Attraction- “…techniques focused for drawing people or resources to us that we were not even aware existed but that prove to be relevant and valuable.”
The Super Node
Each member of a NLC becomes a super node. Each person is the portal to the network. The person is an autonomous communication and collaboration node. Each member can potentially leverage not only their network, but also the network of others who are in their network. This principle is known as Metcalfe’s Law. The number of potential connections between nodes grows more quickly than the number of nodes. The total value of the network where each node can reach every other node in the network grows with the square of the number of nodes. In other words, when NLC members connect their networks, it creates more value than the sum of networks independently.
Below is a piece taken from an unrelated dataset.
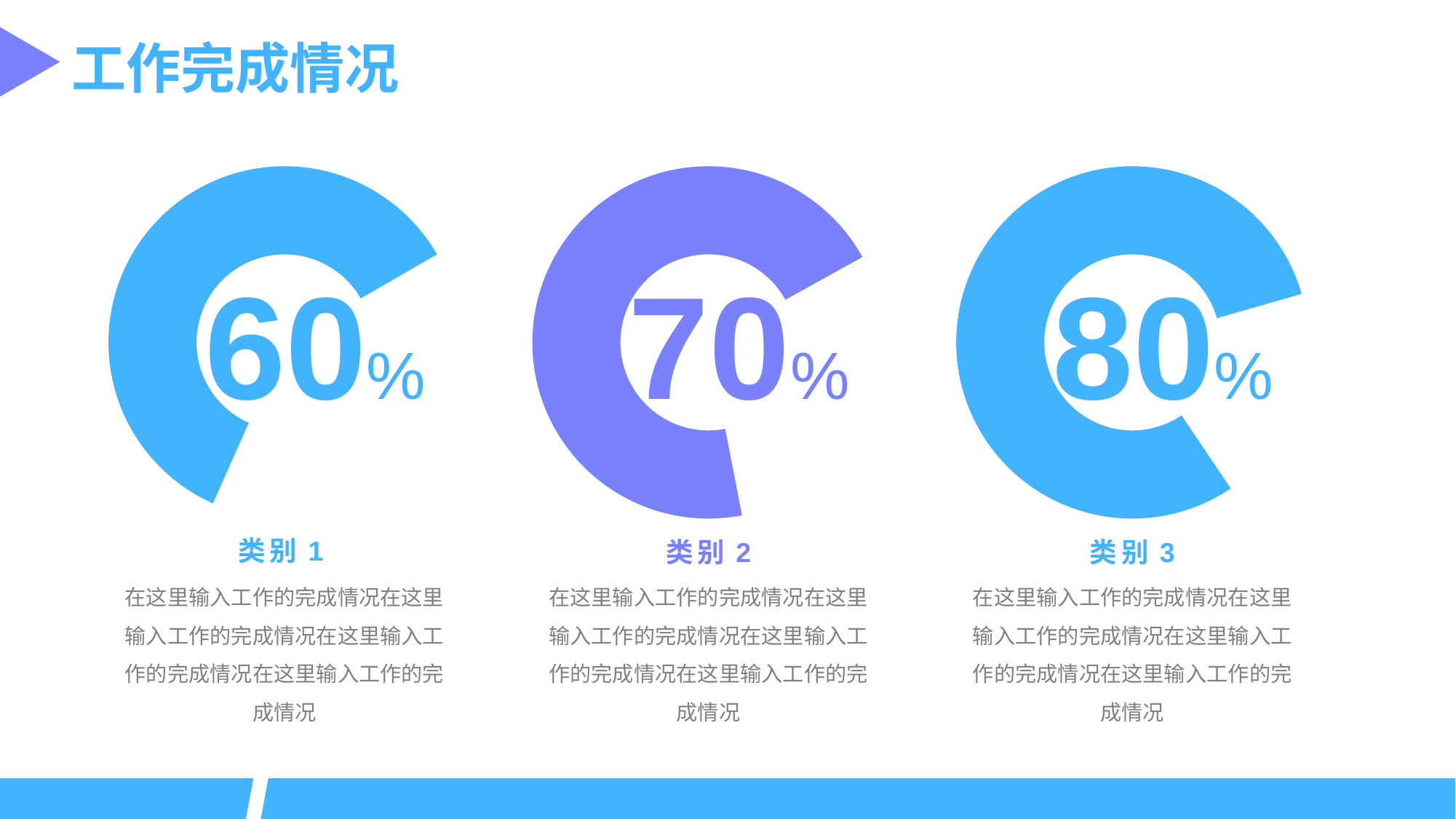
What is the completion value shown for 类别 3? 80% Which category has the highest completion percentage? 类别 3 What is the difference between the values for 类别 2 and 类别 1? 10% Which category has the lowest completion percentage? 类别 1 Do the values rise or fall from 类别 1 to 类别 3? Rise Which is larger, the value for 类别 2 or the value for 类别 3? 类别 3 What is the completion value shown for 类别 2? 70% What kind of chart is used to show each category's value? Doughnut chart What is the difference between the values for 类别 3 and 类别 1? 20% What is the title of the slide? 工作完成情况 How many categories are shown on the slide? 3 What is the completion value shown for 类别 1? 60%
Our networks can help us attract serendipity.
“We need serendipitous encounters with people because of the importance of the ideas these people carry with them and the connections they have. People carry tacit knowledge. You can’t learn brain surgery just from a text…you need to stand next to someone who already knows and learn by doing. Tacit knowledge exists only in people’s heads.”
Serendipitous encounters become a rich flow of tacit knowledge.
“…serendipitous encounters with people prove to be more fruitful that an isolated encounter with new objects or data. We not only have the opportunity to access the tacit knowledge other people have gained from their experiences—and to share our own—but can begin to create relationships that may themselves spawn new tacit knowledge as we begin to collaborate on areas of shared interest.”
Think about how many times you have attended a staff development or training session and left thinking, “Okay, but what do I do next.” You need the tacit knowledge of someone who has been there and done that. You need someone to show you how, share his or her experience, and put it in a real life context for you.
Networked Learning Collaboratives help attract people who have knowledge in the challenge, problem, or situation you face. They are fellow travelers down these learning and knowledge avenues. And, as the authors state, fellow travelers amplify us.
“If you are exploring a new territory—an edge—it’s very helpful to learn from the experience of others in similar contexts. Serendipitous encounters thus help amplify our efforts by connecting us with our fellow explorers—exactly the people who can help us in our own explorations.”
One of the benefits of tacit knowledge flows from our fellow travelers is that it cuts down on the time we might waste. We know that every moment is precious. There is not a moment to waste when it comes to meeting the needs of our organizations, churches, and teams. Attracting tacit knowledge through our network creates a high rate of return on our attention.
Return On Attention- ROA
“In a world where attraction and return on attention—defined as the value gained relative to the time and attention invested—are becoming increasingly important, those who master the techniques required to shape serendipity will likely profit far more than those who simply wait for it to surface.”
Shaping serendipity involves the blending of three elements: environments, practices, and preparedness. We will look at those in a coming post.
Ongoing Connections- Building Relationships
“Serendipity becomes much more than a one-time encounter or an end in itself: It becomes the crucial means of access to rich flows of tacit knowledge both now and in the future.”
The other benefit to attracting people through our Networked Learning Collaborative is that we create more than just one time encounters, but mutually reinforcing and benefiting relationships. While you may learn something today, you may have something to teach tomorrow. You create Lateral Wisdom.